RASPRef: Retrieval-Augmented Self-Supervised Prompt Refinement for Large Reasoning Models

arXiv cs.CL / 3/31/2026

💬 OpinionSignals & Early TrendsIdeas & Deep AnalysisModels & Research

Key Points

  • The paper introduces RASPRef, a framework for Retrieval-Augmented Self-Supervised Prompt Refinement that optimizes prompts directly for large reasoning models rather than only improving outputs.
  • RASPRef iteratively refines prompts by retrieving relevant examples and prior generated reasoning trajectories, then using self-supervised signals such as multi-sample consistency, verifier feedback, and model-generated critiques.
  • Experiments on GSM8K-style mathematical reasoning tasks indicate that retrieval-guided prompting can outperform a static prompting baseline.
  • The authors analyze how factors like retrieval quality, trajectory selection, and the choice of self-supervised feedback signals affect the effectiveness of prompt refinement.
  • The work argues that prompt engineering remains a key performance lever for reasoning-focused LLMs and proposes a scalable, annotation-free method for improving prompts across tasks and domains.

Abstract

Recent reasoning-focused language models such as DeepSeek R1 and OpenAI o1 have demonstrated strong performance on structured reasoning benchmarks including GSM8K, MATH, and multi-hop question answering tasks. However, their performance remains highly sensitive to prompt formulation, and designing effective prompts is typically a manual and iterative process that does not scale well across tasks or domains. To address this limitation, we introduce Retrieval-Augmented Self-Supervised Prompt Refinement (RASPRef), a framework that improves prompts without requiring human annotations or task-specific supervision. The approach retrieves relevant examples and previously generated reasoning trajectories, and leverages signals such as multi-sample consistency, verifier feedback, and model-generated critiques to iteratively refine the prompt. Unlike prior approaches that focus primarily on improving model outputs, RASPRef directly treats the prompt as the optimization target and improves it through an iterative retrieval-guided refinement process.

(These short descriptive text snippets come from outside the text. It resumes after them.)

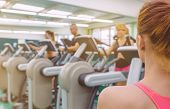 picture of elliptical  - Back view of personal woman coach looking at group of people in a elliptical trainer session on fitness center - JPG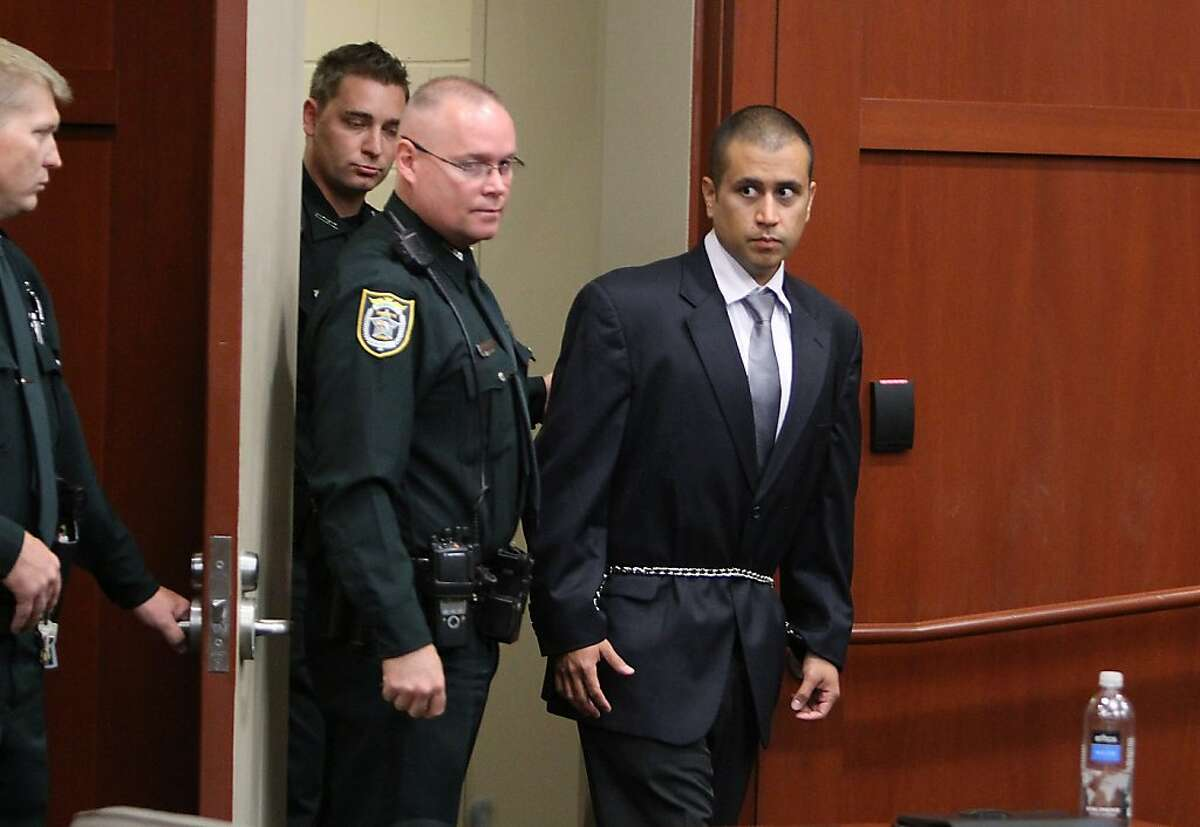George Zimmerman (R) is lead into a Seminole County courtroom for his bond hearing on April 20, 2012 in Sanford, Florida. Trayvon Martin was shot by George Zimmerman, a member of a neighborhood watch in Sanford, Florida, who has been charged with second degree murder in the shooting. Bail was set at $150,000 and Zimmerman and could be released from jail as he awaits trial as early as April 21. (Photo by Gary Green/The Orlando Sentinel-Pool/Getty Images)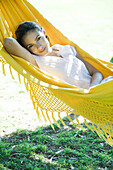 Woman resting in hammock, waist up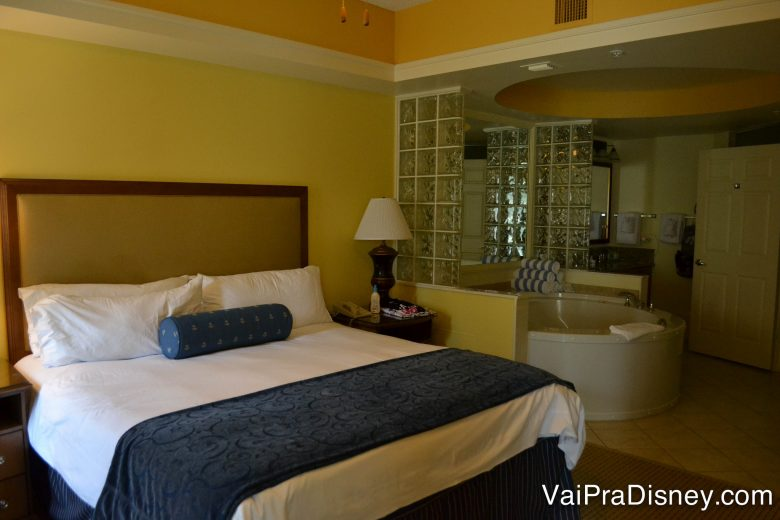 Também tem quartão nos apartamentos dos hotéis. Foto de um quarto em um condo, com uma cama de casal e uma banheira ao lado, separada por uma parede baixa.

Experiments on GSM8K-style mathematical reasoning tasks show that retrieval-guided prompting improves performance compared with a static prompting baseline. We further discuss how retrieval quality, trajectory selection, and self-supervised feedback signals may influence the effectiveness of prompt refinement. These findings suggest that prompt design remains a critical factor for reasoning-oriented language models, and that self-improving prompts offer a practical and scalable strategy for improving reasoning performance.